Big Bertha! Sold at Food Markets only.

Watch circa 1960's commercial Here (requires Real Player to view.)

Cool toy !

Still looking for an actual toy.

Enjoy the show


----------



## skippershe (May 22, 2006)

Good work Jim








I found a Big Shot on eBay...still looking for Big Bertha. Wonder what the food market thing is all about?


----------



## California Jim (Dec 11, 2003)

And another blurb found about it on TVParty.com

"When you talk about fearsome weapons of mass destruction, red-blooded American boys could easily obtain the mother of all artillery weapons - Big Bertha. Easy to find because it was sold exclusively in grocery stores."


----------



## Dark Green Dmax (Aug 2, 2005)

Darn it...my computer at my work has all the links to this TV ad blocked. Can anybody who can view this find out the Mfg of this 60's terror weapon...that could only be bought in gro stores!


----------



## Oregon_Camper (Sep 13, 2004)

Wasn't born yet...but it sounds like a fun toy....


----------



## 3LEES (Feb 18, 2006)

2500Ram said:


> And another blurb found about it on TVParty.com
> 
> "When you talk about fearsome weapons of mass destruction, red-blooded American boys could easily obtain the mother of all artillery weapons - Big Bertha. Easy to find because it was sold exclusively in grocery stores."


Good Job Jim!

We are in awe of your searching abilities!









Dan


----------



## huntr70 (Jul 8, 2005)

3LEES said:


> It is a train car and I sure would like to own one of these.
> 
> I have an entire Lionel train set (circa 1959), and that car would greatly enhance my set!
> 
> If you could find one today, I'm sure it would cost a small fortune to acquire it.

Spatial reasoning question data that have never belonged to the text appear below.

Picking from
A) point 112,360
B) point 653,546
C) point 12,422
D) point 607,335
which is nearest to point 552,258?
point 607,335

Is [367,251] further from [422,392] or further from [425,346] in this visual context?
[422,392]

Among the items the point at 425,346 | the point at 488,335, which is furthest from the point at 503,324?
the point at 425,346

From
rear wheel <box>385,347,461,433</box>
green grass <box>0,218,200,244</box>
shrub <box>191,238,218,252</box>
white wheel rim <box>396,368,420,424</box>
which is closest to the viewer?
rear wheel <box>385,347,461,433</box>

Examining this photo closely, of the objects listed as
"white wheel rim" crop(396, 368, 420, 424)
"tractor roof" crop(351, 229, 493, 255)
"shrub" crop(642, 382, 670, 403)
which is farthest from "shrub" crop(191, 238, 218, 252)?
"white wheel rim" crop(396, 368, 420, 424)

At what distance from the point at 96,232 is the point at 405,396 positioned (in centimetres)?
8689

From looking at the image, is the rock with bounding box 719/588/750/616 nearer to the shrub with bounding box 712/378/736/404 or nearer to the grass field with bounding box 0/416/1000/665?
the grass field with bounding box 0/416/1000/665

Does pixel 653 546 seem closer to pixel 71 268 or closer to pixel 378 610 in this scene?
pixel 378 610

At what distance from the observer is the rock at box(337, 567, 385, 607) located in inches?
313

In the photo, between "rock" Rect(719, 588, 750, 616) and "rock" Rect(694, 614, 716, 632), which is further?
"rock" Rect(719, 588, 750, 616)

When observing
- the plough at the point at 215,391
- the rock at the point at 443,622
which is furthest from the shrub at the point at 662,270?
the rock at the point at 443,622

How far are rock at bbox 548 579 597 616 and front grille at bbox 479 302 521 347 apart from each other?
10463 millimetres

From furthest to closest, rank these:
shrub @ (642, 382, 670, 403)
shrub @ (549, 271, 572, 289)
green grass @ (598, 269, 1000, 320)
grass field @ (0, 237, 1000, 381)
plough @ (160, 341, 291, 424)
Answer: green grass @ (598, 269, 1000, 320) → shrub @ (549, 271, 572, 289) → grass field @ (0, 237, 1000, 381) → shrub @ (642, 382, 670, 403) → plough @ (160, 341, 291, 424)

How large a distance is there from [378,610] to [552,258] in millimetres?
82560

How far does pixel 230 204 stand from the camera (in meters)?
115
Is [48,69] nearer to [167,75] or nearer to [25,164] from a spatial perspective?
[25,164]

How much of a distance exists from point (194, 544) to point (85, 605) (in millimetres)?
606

Your wish is my command.....









Click here

Steve


----------



## skippershe (May 22, 2006)

Here is a website with a forum about vintage toys...they talk about the Big Bertha Cannon Toy. Maybe you could ask them if they know who made it...
clicky

Hmmm, the posts are from 2004 however...









I also sent an email to the site that Jim posted earlier asking if they had any information...I'll let you know if I hear back from them

Dawn


----------



## mountainlady56 (Feb 13, 2006)

Hi, Dmax!
I think this link will help you out. Fits the description of what you were talking about!
http://reviews.ebay.com/Lionel-Guide-to-US...000000002080899
Darlene


----------



## skippershe (May 22, 2006)

Here's a Big Shot that I found on eBay:

Big Shot

DMax,
After watching the video, it still doesn't tell you who the manufacturer is for the Big Bertha...Hopefully I'll get an answer from tvparty.com...maybe they'll know something...


----------



## 3LEES (Feb 18, 2006)

huntr70 said:


> It is a train car and I sure would like to own one of these.
> 
> I have an entire Lionel train set (circa 1959), and that car would greatly enhance my set!
> 
> If you could find one today, I'm sure it would cost a small fortune to acquire it.


Your wish is my command.....








Click here
Steve
[/quote]
Alas, it is sold. But thanks for the link!

Dan


----------



## Dark Green Dmax (Aug 2, 2005)

I was able to view the commercial clip last night. Yea thats it. I guess after 40 years my memory was a bit off (it had imiation tracks on the back w/wheels behind them) other than that i also now remember that these were made more to sell cheaply(ie..only in Gro Stroes) as they didn't last very long! THANKS ONE & ALL It was still a great trip down memory lane! Also it sounds like they are speaking German at beginning of the comercial which leads me to think that this was a cheap Gro store chain import from Der Fartherland


----------